● Lista de tarefas:
- A) Segundo o trecho fornecido, qual é a profissão da personagem Sophia?
- B) Copie do trecho fornecido, sem nenhuma alteração, a passagem que começa em "Michell já expõe" e termina em "pelo menos importante.".

● Trecho fornecido:
Ainda na introdução a câmera passeia pelos apartamentos, tão irreais em sua digitalidade, mas não menos bonitos de se ver. Dentro dos cômodos os personagens são apresentados sem cerimônias, no que poderíamos chamar de seus “momentos mais íntimos”. As cenas são de chocar os olhos mais adestrados. A nudez, o sexo, o sado-masoquismo. A sexualidade. Nua e crua, no seu sentido mais carnal. A aceleração do ritmo da música é também a aceleração do ritmo dos corpos, dos suspiros, dos gritos, do esforço. Em uma dinâmica que termina no gozo, porém, um gozo triste, obtido no extremo limiar entre o prazer e a dor. Extraído do choro da personagem James (interpretado por Paul Dawson) - de longe observado por um “vizinho”, do “easy, easy” (devagar, devagar) da personagem Sophia (Sook-yie Lee) e da conversa entre a Dominatrix Severin (Lindsay Beamish) e seu cliente “Você se sente triste depois? – Sim. Porque o tempo não parou e eu não estava sozinha”.

Michell já expõe aí seu jogo, mostra suas cartas para que o espectador decida entrar no jogo ou não. Mas, talvez o diretor tenha realizado um grande blefe... e porquê?

A partir daí o filme irá desenvolver sua trama e envolver ainda mais as personagens. Saberemos que James é homossexual e que namora Jamie (PJ De Boy) há alguns anos, e que os dois não tem um relacionamento tão perfeito quanto aparenta. Sophia, que protagoniza uma cena de sexo invejável é uma terapeuta sexual (que prefere ser chamada de “conselheira de casais”) e nunca teve um orgasmo. E, Severin, nunca conseguiu ter um relacionamento duradouro ou pelo menos importante.

● Material fornecido:
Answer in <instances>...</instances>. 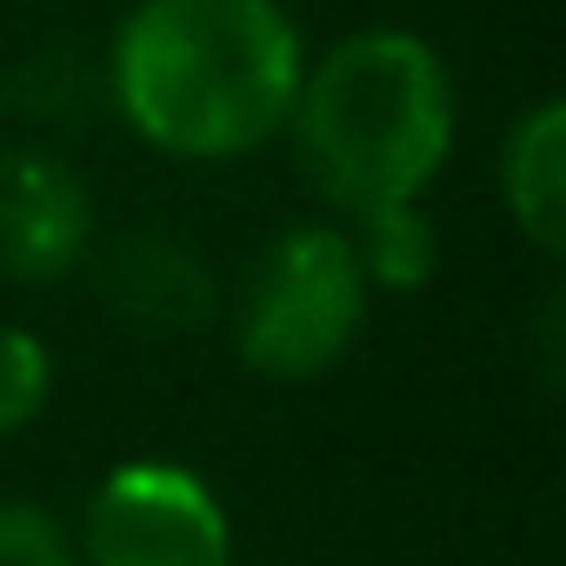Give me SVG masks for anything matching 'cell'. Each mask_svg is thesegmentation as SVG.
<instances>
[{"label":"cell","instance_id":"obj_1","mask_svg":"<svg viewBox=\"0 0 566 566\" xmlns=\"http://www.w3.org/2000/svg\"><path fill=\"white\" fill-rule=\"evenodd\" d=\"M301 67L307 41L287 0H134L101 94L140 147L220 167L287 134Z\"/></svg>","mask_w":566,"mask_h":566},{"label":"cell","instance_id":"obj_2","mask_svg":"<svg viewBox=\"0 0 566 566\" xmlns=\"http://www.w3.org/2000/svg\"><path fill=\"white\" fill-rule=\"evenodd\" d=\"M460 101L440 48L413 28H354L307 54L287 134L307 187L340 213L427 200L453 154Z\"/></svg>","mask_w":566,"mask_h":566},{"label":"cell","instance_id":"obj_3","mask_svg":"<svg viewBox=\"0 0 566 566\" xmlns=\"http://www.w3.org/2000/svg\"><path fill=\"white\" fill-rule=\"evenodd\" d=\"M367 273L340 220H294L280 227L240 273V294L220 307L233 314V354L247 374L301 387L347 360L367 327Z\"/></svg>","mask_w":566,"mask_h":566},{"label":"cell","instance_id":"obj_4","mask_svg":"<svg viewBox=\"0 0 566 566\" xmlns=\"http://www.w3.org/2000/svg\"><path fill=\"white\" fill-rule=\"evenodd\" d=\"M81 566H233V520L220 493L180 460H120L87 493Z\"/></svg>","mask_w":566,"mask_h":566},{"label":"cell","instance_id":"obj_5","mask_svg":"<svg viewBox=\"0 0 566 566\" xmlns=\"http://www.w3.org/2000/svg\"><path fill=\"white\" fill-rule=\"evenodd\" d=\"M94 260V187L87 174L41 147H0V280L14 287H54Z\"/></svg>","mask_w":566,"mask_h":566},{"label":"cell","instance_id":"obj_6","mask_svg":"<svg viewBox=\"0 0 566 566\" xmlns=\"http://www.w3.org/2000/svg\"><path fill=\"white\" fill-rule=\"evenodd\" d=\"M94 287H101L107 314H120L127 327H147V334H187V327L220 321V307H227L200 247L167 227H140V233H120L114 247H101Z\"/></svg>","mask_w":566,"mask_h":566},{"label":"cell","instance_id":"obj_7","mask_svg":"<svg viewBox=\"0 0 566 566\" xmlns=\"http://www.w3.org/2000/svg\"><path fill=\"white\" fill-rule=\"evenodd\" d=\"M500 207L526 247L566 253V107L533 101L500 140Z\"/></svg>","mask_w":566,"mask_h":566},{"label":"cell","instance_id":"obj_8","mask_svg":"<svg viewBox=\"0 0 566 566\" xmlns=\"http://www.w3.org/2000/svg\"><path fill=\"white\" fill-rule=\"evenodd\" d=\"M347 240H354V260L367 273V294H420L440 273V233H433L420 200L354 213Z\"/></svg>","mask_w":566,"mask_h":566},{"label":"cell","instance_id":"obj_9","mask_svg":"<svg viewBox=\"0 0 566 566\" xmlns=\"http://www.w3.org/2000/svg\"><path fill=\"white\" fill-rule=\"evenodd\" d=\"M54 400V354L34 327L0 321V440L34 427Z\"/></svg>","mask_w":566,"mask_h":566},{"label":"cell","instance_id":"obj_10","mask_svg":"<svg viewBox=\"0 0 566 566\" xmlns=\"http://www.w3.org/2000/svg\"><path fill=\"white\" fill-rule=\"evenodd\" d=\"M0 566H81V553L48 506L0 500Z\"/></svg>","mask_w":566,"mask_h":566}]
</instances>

● Soluções dos exercícios:
- A) Sophia é terapeuta sexual, embora prefira ser chamada de “conselheira de casais”.

- B)
Michell já expõe aí seu jogo, mostra suas cartas para que o espectador decida entrar no jogo ou não. Mas, talvez o diretor tenha realizado um grande blefe... e porquê?

A partir daí o filme irá desenvolver sua trama e envolver ainda mais as personagens. Saberemos que James é homossexual e que namora Jamie (PJ De Boy) há alguns anos, e que os dois não tem um relacionamento tão perfeito quanto aparenta. Sophia, que protagoniza uma cena de sexo invejável é uma terapeuta sexual (que prefere ser chamada de “conselheira de casais”) e nunca teve um orgasmo. E, Severin, nunca conseguiu ter um relacionamento duradouro ou pelo menos importante.